Dijkstras Algorithm

This solves the single-source shortest-paths problem on a weighted graph $G=(V,E,l)$ where $l(u,v)\ge 0$ for all $(u,v)\in E$.

The idea

1. Maintain an estimate dist(v) of distance from s to v
2. Ensure this estimate is never smaller than the true distance
3. Keep track of set H of vertices whose dist value may not yet be correct
4. Then select. the vertex v in H that has the smallest distance
5. Remove v from H and recalculate the dist estimate to all vertices u connected to v

To write precisely, we need a data structure for storing vertices and their current distance estimates.

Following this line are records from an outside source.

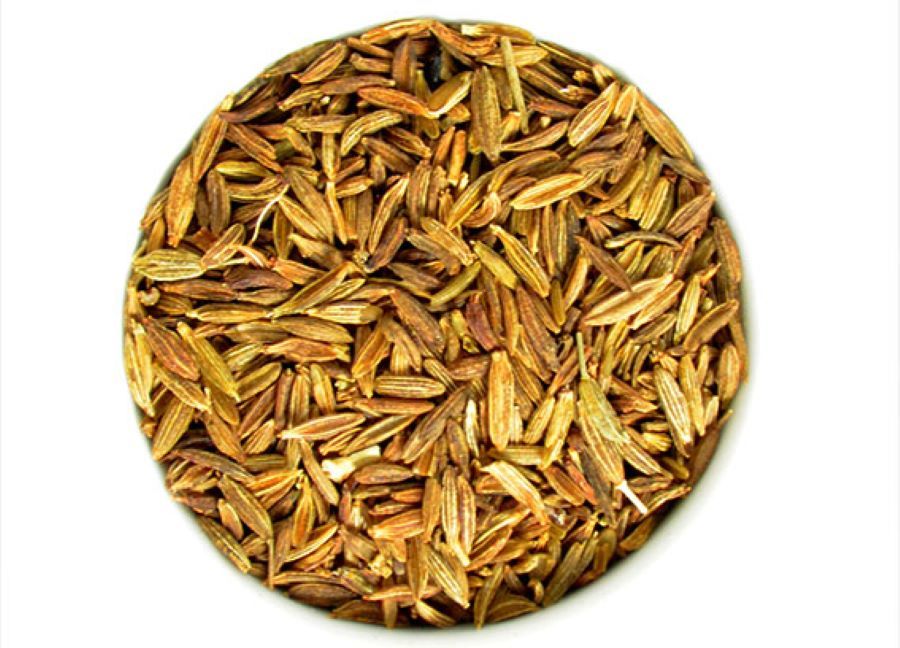Kreuzkümmel Gewürz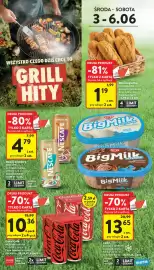 Intermarche gazetka tydzień 23 Strona 4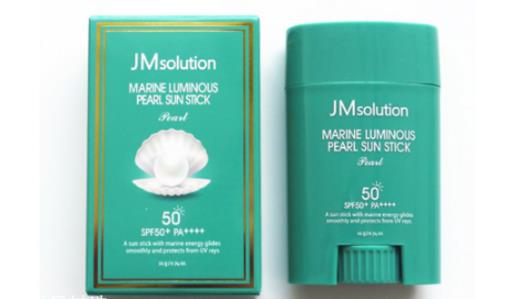 jm防曬棒什么時候用 jm防曬棒最佳使用時間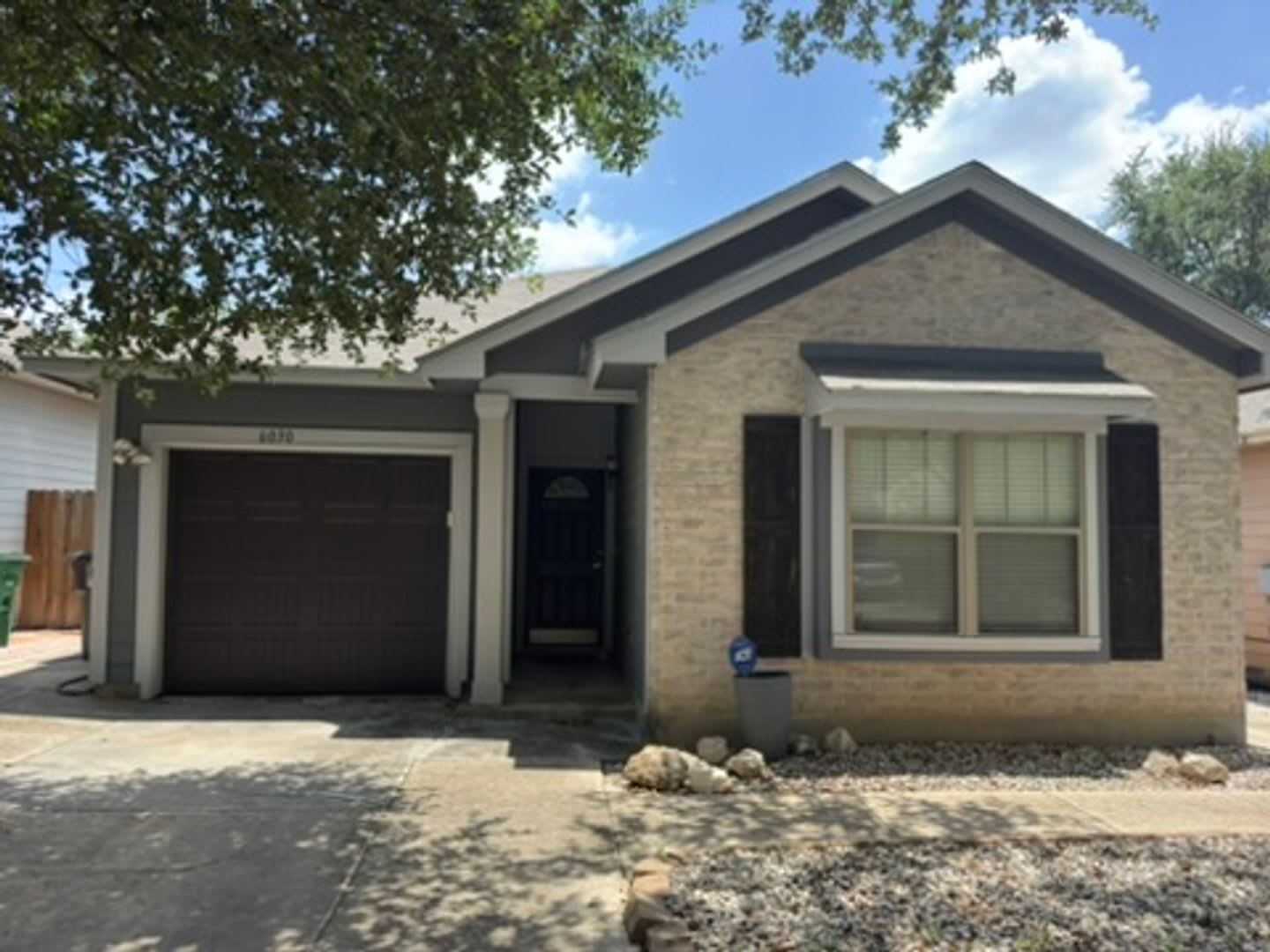 Move In Special Ready For Move In 3 Bedroom Home Near The San Antonio Medical Center Appliances Included – photo 4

We can use a Priority Queue.

procedure dijkstra(G,l,s)  
Input: A graph G = (V, E) (directed or undirected); non-negative edge lengths l(u, v) for each (u, v) in E; and a start vertex s in V  
Output: For all u reachable from s, dist(u) is set to the distance from s to u
	for all u in V:
		dist(u) = inf
		prev(u) = nil
	dist(s) = 0
	H = makequeue(V, dist)
	while H is not empty:
		u = deletemin(H)
		for all edges (u, v) in E:
			if dist(v) >= dist(u) + l(u, v):
				dist(v) = dist(u) + l(u, v)
				prev(v) = u
				decreasekey(H, v, dist(v))

• Here, prev gives the identity of the vertex immediately before v on the shortest path from s to v and can follow prev pointers to reconstruct the shortest path from s to any v. We can also prove the correctness of this through Proof by Induction.

Runtime

This depends on how the priority queue is implemented. Using an array, this typically runs in $O(V^2)$ time and $O((V+E)\log V)$ using a tree based heap.

Negative Weights

Dijkstra’s doesn’t work by default with negative weights. We use Bellman-Ford Algorithm instead.